Built with inclusivity and our state’s rural character as top-of-mind priorities, Maine’s comprehensive trauma system aims to get patients the right care at the right time in a geographical area more than triple the size of Massachusetts. Of crucial importance to patient outcomes are the pillars of a three-hospital system with coordinated air and ground ambulance coverage.

I am deeply concerned that Maine citizens may lose one-third of this system based on discussions at recent meetings of the Trauma Advisory Committee to Maine Emergency Medical Services. Some proposals discussed would prevent Central Maine Medical Center from offering the highest level of trauma care within its capabilities, resulting in unnecessary additional travel to other facilities for patients.

Fortunately, a different recommendation emerged from the most recent advisory committee meeting and goes before the Maine EMS Board this week. CMMC and other hospitals in Maine support this proposal because it would preserve patient access to CMMC’s advanced and highly specialized trauma services and update the state trauma system plan to reflect changes in the health care landscape that have taken place since 1996.
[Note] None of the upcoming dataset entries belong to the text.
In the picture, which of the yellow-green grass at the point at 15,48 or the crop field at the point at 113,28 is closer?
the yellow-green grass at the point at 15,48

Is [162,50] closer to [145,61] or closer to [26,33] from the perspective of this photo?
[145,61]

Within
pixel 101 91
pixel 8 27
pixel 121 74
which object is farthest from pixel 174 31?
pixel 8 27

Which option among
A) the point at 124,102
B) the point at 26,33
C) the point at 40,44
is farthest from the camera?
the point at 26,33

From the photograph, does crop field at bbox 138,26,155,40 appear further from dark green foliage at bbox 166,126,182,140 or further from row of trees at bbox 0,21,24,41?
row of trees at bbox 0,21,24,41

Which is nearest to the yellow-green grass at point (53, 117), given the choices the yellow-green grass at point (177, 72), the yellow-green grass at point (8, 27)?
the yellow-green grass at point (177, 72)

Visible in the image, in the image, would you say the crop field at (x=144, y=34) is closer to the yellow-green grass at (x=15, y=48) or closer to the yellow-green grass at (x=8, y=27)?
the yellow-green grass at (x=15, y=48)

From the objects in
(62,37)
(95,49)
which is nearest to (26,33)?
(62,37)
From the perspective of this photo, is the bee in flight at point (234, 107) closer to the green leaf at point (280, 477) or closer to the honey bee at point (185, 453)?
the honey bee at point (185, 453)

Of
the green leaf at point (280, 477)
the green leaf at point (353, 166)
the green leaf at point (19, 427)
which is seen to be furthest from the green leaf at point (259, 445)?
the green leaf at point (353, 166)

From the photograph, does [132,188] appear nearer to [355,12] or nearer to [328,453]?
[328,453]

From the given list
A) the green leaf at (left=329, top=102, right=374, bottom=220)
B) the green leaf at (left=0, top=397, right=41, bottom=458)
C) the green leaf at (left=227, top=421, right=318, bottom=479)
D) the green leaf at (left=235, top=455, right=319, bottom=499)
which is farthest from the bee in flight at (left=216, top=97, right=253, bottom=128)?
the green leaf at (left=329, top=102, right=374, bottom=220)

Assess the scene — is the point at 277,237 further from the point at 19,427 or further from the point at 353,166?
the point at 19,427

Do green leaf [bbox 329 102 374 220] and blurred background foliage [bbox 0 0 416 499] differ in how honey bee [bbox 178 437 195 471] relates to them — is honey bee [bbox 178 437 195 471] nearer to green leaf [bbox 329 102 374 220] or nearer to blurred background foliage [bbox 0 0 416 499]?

This debate was prompted by the recent board-level decision to eliminate neurosurgical services at CMMC. It became clear over multiple years that there simply is not enough neurosurgical volume in this region to support such a costly program. In terms of trauma care, only 13 percent of CMMC’s yearly cases brought to us from accident scenes require a neurosurgical consultation – typically a review of imaging such as an MRI – and very few patients require neurosurgical operations.

What will CMMC look like without neurosurgery? Actually, a lot like it did with that specialty. It will continue to have capabilities far beyond most hospitals in Maine: in-house, 24/7 board-certified emergency physicians, trauma surgeons, anesthesiologists, intensivists, pediatric and adult hospitalists. We have immediate access to orthopedists, oncologists, neurologists, infectious-disease specialists, specialty surgeons and interventional cardiologists.


The Maine EMS Board, utilizing definitions from a 25-year-old state plan, could reach a decision this week that would have drastic implications for access to specialty trauma care for a large swath of Maine. Trauma patients – including those who clearly are not in need of neurosurgical consultation, much less surgery – would be prevented from transferring to CMMC, even if it is closer than the other two trauma centers, both of which are also experiencing staffing and bed shortages.

It’s not just patients in the communities immediately surrounding CMMC, or even those who live or are injured in our system’s primary areas of central, western and midcoast Maine, who would be affected. CMMC has one of only three trauma programs in Maine verified by the American College of Surgeons, which sets the gold standard for trauma care.

The ripple effects would be felt across the state when hospitals are already struggling with capacity constraints stemming from the current COVID-19 surge and health care workforce shortages. We need to let the doctors and EMS providers who respond to and care for victims of traumatic injury use their best clinical judgment about where a patient should go.

Maine’s trauma system was created with a spirit of collaboration to avoid the missteps its builders saw elsewhere around the country. By recognizing the significant trauma capabilities of one of its key stakeholder hospitals, it can continue this tradition and best serve the people of Maine.